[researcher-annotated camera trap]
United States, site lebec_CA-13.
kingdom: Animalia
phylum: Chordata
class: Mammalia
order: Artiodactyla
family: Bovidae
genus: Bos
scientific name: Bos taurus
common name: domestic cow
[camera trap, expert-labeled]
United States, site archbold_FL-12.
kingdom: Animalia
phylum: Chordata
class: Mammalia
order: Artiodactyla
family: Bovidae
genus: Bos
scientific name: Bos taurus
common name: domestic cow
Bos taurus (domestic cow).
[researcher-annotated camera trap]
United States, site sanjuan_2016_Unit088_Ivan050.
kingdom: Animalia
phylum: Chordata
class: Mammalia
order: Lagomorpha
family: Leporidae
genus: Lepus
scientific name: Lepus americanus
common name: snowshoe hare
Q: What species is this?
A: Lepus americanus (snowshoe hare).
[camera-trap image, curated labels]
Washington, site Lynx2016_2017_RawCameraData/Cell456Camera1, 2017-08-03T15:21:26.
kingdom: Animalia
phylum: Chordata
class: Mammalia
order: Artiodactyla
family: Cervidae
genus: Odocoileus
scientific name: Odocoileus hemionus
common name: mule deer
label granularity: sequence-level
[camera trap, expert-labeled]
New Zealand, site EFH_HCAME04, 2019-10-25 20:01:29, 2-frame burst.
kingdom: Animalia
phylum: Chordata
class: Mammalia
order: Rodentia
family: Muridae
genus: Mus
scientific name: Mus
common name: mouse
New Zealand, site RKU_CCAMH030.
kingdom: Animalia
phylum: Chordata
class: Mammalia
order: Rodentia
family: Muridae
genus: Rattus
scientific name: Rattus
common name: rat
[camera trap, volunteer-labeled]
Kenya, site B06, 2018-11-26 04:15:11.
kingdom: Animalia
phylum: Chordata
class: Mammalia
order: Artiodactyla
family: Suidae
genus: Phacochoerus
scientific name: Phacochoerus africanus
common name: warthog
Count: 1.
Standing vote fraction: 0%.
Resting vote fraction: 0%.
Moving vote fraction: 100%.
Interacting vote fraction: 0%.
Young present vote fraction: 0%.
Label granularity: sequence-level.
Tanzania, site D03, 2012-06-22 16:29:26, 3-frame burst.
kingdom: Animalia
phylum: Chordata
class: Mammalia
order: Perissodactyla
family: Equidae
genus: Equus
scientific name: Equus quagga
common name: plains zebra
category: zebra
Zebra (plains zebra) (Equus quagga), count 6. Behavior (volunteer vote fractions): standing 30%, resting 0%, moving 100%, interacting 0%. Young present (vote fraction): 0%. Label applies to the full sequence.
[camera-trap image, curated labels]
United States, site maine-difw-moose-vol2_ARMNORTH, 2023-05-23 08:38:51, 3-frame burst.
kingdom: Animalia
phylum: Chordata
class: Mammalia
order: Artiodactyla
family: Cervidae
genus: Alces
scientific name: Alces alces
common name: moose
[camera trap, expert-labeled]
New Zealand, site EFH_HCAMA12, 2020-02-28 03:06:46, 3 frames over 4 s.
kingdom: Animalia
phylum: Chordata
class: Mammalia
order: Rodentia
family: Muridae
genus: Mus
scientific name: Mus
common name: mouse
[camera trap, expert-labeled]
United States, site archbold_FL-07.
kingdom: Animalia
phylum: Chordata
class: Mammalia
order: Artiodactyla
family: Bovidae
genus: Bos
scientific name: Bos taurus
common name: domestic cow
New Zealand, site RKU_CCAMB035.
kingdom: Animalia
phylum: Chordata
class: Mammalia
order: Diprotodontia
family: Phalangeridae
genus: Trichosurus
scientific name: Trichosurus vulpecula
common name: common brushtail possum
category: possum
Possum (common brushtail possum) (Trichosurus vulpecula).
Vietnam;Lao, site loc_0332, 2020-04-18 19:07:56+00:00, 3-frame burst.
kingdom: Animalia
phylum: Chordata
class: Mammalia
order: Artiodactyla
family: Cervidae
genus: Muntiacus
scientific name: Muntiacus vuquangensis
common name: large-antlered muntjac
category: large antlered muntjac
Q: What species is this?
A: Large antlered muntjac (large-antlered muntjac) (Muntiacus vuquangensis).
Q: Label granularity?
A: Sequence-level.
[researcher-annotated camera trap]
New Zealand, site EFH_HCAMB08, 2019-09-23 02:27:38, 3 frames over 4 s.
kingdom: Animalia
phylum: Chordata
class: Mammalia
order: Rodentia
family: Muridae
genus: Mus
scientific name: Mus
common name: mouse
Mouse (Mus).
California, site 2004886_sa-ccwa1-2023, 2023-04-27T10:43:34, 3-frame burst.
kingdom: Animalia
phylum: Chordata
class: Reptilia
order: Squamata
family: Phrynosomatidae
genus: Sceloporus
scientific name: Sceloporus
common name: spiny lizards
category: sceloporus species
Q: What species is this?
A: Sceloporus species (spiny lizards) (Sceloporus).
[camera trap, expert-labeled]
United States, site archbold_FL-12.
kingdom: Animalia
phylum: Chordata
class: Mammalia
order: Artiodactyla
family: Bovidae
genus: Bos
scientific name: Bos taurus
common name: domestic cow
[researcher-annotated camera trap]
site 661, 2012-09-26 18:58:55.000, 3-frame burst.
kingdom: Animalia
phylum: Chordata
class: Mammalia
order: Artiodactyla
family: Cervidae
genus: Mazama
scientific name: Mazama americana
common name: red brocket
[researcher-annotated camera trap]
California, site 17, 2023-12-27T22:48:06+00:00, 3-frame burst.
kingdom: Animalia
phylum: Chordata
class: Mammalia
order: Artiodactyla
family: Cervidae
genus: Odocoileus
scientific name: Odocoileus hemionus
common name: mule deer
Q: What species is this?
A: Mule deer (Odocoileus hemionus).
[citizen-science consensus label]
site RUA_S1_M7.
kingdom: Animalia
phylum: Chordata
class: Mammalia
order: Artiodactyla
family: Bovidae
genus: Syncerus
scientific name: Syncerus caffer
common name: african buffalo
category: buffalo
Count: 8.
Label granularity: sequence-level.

------

### WORK TO COMPLETE
Search the data for the string "Zealand" and copy every line where it appears.

### RESULT OF THE EXERCISE
New Zealand, site EFH_HCAME04, 2019-10-25 20:01:29, 2-frame burst.
New Zealand, site RKU_CCAMH030.
New Zealand, site EFH_HCAMA12, 2020-02-28 03:06:46, 3 frames over 4 s.
New Zealand, site RKU_CCAMB035.
New Zealand, site EFH_HCAMB08, 2019-09-23 02:27:38, 3 frames over 4 s.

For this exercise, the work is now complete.